Paper ID: | 1283 |
---|---|

Title: | Order Optimal One-Shot Distributed Learning |

Originality: to the best of my knowledge, the proposed algorithm is new in this area. Unlike prior one-shot distributed learning algorithms whose statistical error rate does not approach 0 as m approaches infinity, the error rate of this algorithm decays with m. The decay rate as a function of m is not very fast when d is large, (m^-1/d), but this matches the lower bound so there is not much we can improve. The design of the algorithm also has some interesting ideas on how to encode the local gradient information of the loss functions and communicate them using a limited number of bits. Quality: I think the paper is technically sound. The assumptions and main results are stated clearly. One point that I am not very satisfied is that it seems that there is a dimension dependence and it seems this dependence is hidden in the big-O notation. How does the final accuracy (or communication complexity) depend on d? Is it optimal or can we improve it? How do we compare it with prior works? Clarity: I think the paper is overally clearly written. It is easy to follow and I think I understand most part of it. Some minor comments to improve the clarity: Prior to Section 3.1, it seems that the function is defined in the space [-1, 1]^d. But in Section 3.1, it changed to [0, 1] without an explicit statement. Page 5, line 178, \theta_i -> \theta^i. Significance: I think there is some significant contribution in this paper. In addition to my prior comments, it would be great to improve the experiment section.
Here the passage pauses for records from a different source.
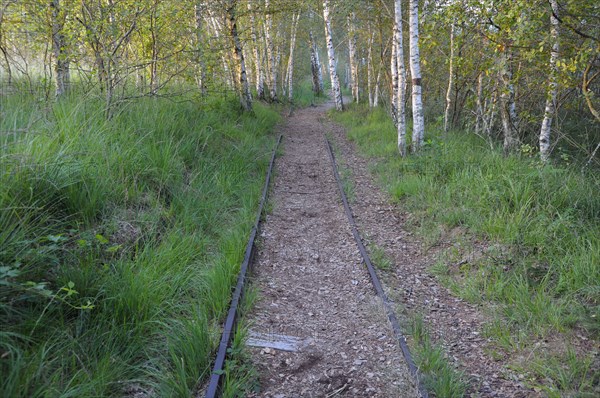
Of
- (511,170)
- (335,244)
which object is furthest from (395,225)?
(511,170)

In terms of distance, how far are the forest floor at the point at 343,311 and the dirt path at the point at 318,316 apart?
11 millimetres

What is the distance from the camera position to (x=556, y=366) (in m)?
3.66

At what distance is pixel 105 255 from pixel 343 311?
2650 millimetres

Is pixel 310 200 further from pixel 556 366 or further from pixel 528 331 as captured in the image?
pixel 556 366

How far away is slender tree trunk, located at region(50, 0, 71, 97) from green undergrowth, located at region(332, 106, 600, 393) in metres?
6.40

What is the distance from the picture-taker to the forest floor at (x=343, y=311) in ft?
12.3

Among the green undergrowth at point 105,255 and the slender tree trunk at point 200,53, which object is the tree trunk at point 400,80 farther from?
the green undergrowth at point 105,255

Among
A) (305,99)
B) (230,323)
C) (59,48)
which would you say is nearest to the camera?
(230,323)

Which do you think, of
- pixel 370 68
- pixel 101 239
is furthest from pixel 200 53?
pixel 370 68

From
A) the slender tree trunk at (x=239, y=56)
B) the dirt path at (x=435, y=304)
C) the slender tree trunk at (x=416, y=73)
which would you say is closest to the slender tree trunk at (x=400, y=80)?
the slender tree trunk at (x=416, y=73)

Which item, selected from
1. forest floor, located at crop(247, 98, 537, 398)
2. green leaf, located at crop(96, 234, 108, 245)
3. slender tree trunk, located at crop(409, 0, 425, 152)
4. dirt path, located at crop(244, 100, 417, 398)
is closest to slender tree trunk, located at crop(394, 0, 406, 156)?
slender tree trunk, located at crop(409, 0, 425, 152)

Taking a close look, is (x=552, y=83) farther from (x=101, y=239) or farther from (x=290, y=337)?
(x=101, y=239)

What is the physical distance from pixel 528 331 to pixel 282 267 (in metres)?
3.02

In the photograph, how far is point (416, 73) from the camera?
10.1 meters
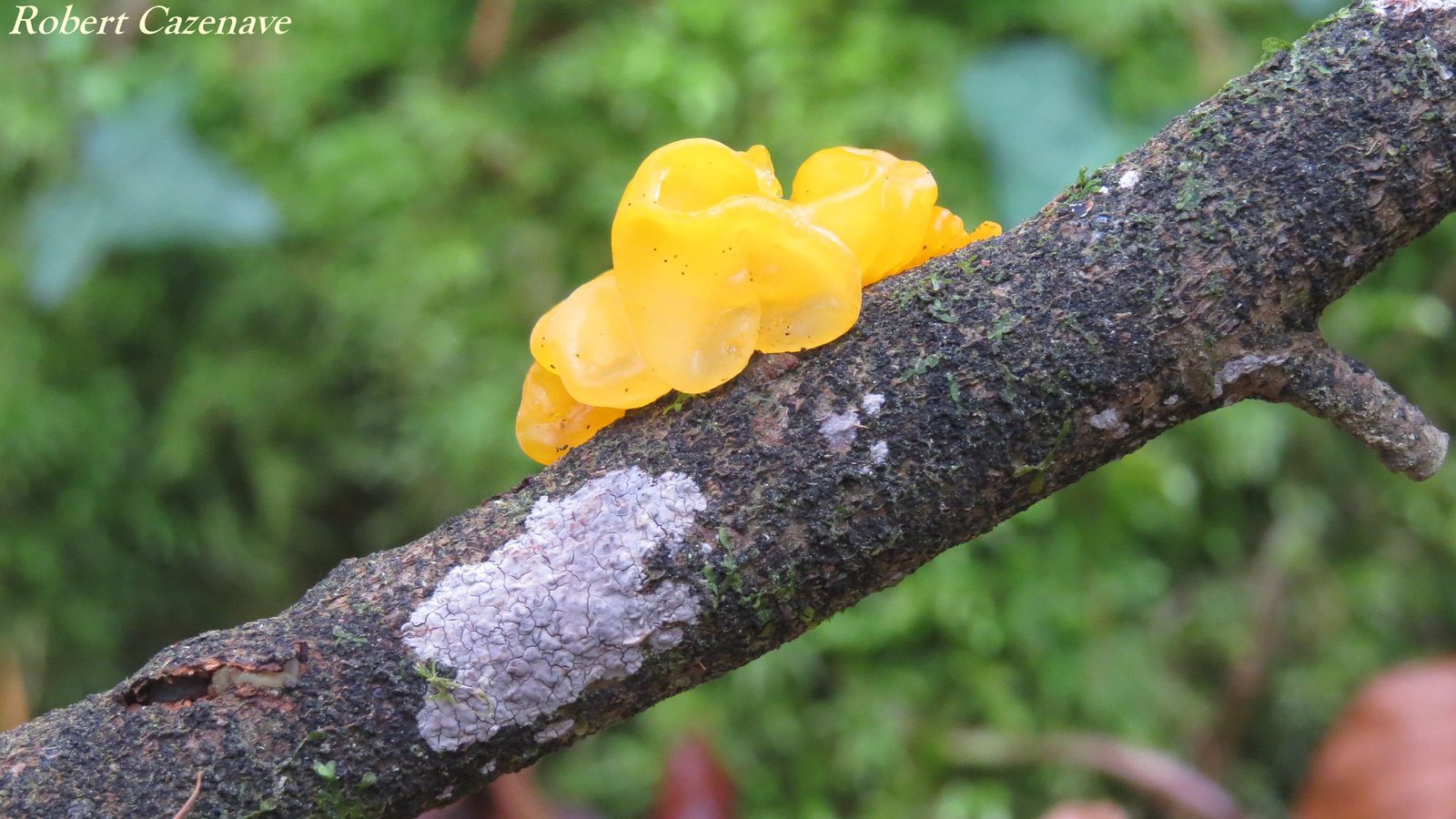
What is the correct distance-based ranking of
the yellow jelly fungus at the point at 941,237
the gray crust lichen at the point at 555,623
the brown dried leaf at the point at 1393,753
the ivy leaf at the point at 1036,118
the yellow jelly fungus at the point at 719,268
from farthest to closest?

Adding real-world datasets could be helpful. ========================= After author feedback: The authors clarified my concerns on the dimension dependence. I still hope to see some experiments on real-world datasets. I changed my score to 7.

The authors study the problem of statistical optimization in communication restricted setting where samples are spread among multiple machines and a central entity needs to compute an optimal estimator. Specifically, they study the one-shot model. They provide an asymptotically essentially optimal algorithm to solve the problem. They also adduce empirical results. The main idea in their algorithm is to use approximate gradients as a proxy for the actual expected loss. Other than that, the algorithm uses discretization tricks to compute a coarse approximation of all the loss of all functions in order to find the best estimate. The paper is well written in terms of clarity. The problem is certainly of importance, and the solution represents an important milestone in the search for distributed algorithms for the problem because it is nearly optimal. The proof of the communication upper bound requires careful work. The empirical evidence gives a final touch in convincing the veracity of the algorithm. While the general exposition is clear, the discussion of related work needs to be more thorough. The importance of the problem should be motivated more clearly. Also, the paper has a technical improvement wherein they relax the class of functions that are being studied. The authors need to elaborate on the importance of this assumption. Without that, a reader could construe it to be nothing more than a mild technical advantage. In conclusion, the problem is important, and the contribution is strong because the algorithm is near optimal. The analysis does not particularly involve new ideas, but it is non-trivial and requires care.

The paper considers the problem of convex optimization in the distributed setting where each of the m users observes n i.i.d samples from an unknown distribution and are allowed to transmit a one-shot message to the server. The server then tries to find the minimizer of the expectation of some convex loss function over certain parameter space. This problem has gathered a lot of interest recently, especially in the setting of federated learning, where the data are located on users' devices. In the setting where m >> n and each user can only send a limited number of \log(mn) bits, previous results based on sending local minimizers fail to achieve an error that goes to zero when m tends to infinity and n is fixed. The paper proposes multi-resolution estimator (MRE), which can achieve an error of \tilde{O} (m^{-1/d}n^{-1/2}) when d > 2 assuming the loss is bounded, smooth and strongly convex. This matches the lower bound in this setting up to logarithmic factors. The algorithm is based on the observation that when n is small, local minimizers don't carry all the information needed to compute the overall minimizer. The algorithm complements this with estimations of gradients on randomly selected points around the local minimizer. The final output is the point with the smallest gradient norm. The author also empirically demonstrates the result by two simple examples of ridge regression and logistic regression. The paper is well written with a clear statement of the result and analysis. I enjoy reading the paper. The result is cute with interesting observations. The result could have been stronger if the author can analyze the whole tradeoff between the communication budget and expected loss. Overall I would recommend the paper for acceptance. Minor comments: 1. There is are missing ellipsis in Fig 1. 2. Corollary 1 seems to be stated in the wrong direction. 3. When stating the communication budget, it would be nice to include d, the dimensionality in it or state the dependence clearly at the beginning. ==================== After feedback: Thank the authors to address my concern on the tradeoff when larger amount of communication budget is provided. I have increased my score from 6 to 7.